I think that if you really assume that your system is not doing well, or could get better without the overflow/sump you should start making another plan for your system soonn and remove the overflow/sump set up. I wish you luck and hope someone else can explain better than me, with his/hers own experiences regarding the issue. 


The point here is:
Nobody can just state that CO2 degassing in an aquarium with an overflow is higher than the same aquarium without that overflow with the same configuration, if he or she didin´t actually tested (removed the overflow). Period.


Thanks again my friend,
Echinodorus.


----------



## Echinodorus (Dec 5, 2008)

helgymatt: Your aquarium is beautiful! Congratulations.
Echinodorus.


----------



## taekwondodo (Apr 16, 2006)

Equinodorus said:


> The point here is:
> Nobody can just state that CO2 degassing in an aquarium with an overflow is higher than the same aquarium without that overflow with the same configuration, if he or she didin´t actually tested (removed the overflow). Period.
> 
> 
> ...


I don't know what else I can do to prove it to you. One moment, the water has a pH of 6.3, moments later, those same ions of water are in the sump at 6.8... minus the CO2.

Same water.

Seems pretty straight forward to me.


----------



## Echinodorus (Dec 5, 2008)

How much is the overflow rate (GPH of return pump will tell you that)? 

Best configuration for the overflow to me would be to have the diffuser under it (bottom of overflow area) with a flow running the oposite way to keep bubbles in the system´s water long enogh.

The fact that the pH in sump is higher could and possibly means that CO2 is lower, but it could be that when the water goes to the sump is already without most of the CO2 dissolved in water and taken by plants and out of surface´s water (degassing to atmorphere). That´s why it´s not a proof yet.

So, that doesn´t proof to me that for sure absolutely the overflow is "taking" (by degassing)alone the CO2 from the water. Because could be that the water that goes to the overflow is already with less CO2.

Could be...

If you stop the flow and the CO2 gets much higher (lower pH), than we can try believe!

The fact that the water sump is going up to the display again doesn´t count because the balance of the system (sump and display) is what matters and depends on the concentration of CO2 in the display tank, not the sump, simply because the plants are the focus (meaning) of the CO2 injection.

The biochemistry in sump is not the same as in display.

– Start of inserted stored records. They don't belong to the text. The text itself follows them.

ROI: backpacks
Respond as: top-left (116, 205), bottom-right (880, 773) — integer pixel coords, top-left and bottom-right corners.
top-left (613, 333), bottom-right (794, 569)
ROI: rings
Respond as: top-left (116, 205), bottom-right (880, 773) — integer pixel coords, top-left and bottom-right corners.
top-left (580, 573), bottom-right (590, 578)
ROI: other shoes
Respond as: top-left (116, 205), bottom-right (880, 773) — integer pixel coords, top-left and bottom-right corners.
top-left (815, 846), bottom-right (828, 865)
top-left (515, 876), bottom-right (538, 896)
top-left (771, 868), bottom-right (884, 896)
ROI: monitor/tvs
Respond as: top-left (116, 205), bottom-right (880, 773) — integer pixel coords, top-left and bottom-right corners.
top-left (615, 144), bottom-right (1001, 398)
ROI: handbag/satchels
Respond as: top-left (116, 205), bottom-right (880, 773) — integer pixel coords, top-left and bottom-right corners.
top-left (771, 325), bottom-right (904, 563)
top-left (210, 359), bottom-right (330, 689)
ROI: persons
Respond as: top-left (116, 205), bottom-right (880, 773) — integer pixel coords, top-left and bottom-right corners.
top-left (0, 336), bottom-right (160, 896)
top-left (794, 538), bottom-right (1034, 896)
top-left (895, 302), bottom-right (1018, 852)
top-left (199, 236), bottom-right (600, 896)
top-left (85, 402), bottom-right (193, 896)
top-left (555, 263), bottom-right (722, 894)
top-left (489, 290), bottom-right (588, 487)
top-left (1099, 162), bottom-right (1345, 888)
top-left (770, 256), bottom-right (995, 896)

We always get the little difference reading pH from sump to display in any system because they are different environments too. That´s not a huge gap. 

Are you going to measure the pH of your Canister? That´s a different environment too. Did you know that? The water´s pH form canister could and probably is different than your display tank.

Got it now?

Echinodorus.


----------



## Craigthor (Sep 9, 2007)

Canister is a sealed systems where as a Sump is a open to the air. Alot of degassing happens in a sump due the the water falling down the pipes to the sump and through any wet dry media. If you look at most planted tanks water agitation is kept to a minimum to reduce any out gasssing of CO2. Canisters don't allow air contact with the media or internal parts so there is no degassing.


----------



## Echinodorus (Dec 5, 2008)

Yeah, I noticed that Craigthor. You´re right on your posting.

How much is the internal flow normally for a 75 gal. planted tank with CO2 injection?

Do you agree with 2 canisters?


----------



## taekwondodo (Apr 16, 2006)

Equinodorus said:


> <snip>
> The fact that the pH in sump is higher could and possibly means that CO2 is lower, but it could be that when the water goes to the sump is already without most of the CO2 dissolved in water and taken by plants and out of surface´s water (degassing to atmorphere). That´s why it´s not a proof yet.


I know what you are saying, and it makes _no _sense at all.

The tank has _significant _flow. I can move the meter probe around the tank and read the same 6.3 throughout the tank. That's the water (the 6.3) that goes down the sump. It's all the same water in the tank. The ONLY difference is what happens to the water when it leaves the tank, AT 6.3, and arrives AT the sump at 6.8. In that SHORT time, there are no plants involved... there are no biological aspects "sucking" the CO2 out of the tank water prior to it leaving the tank, or while it's in the sump...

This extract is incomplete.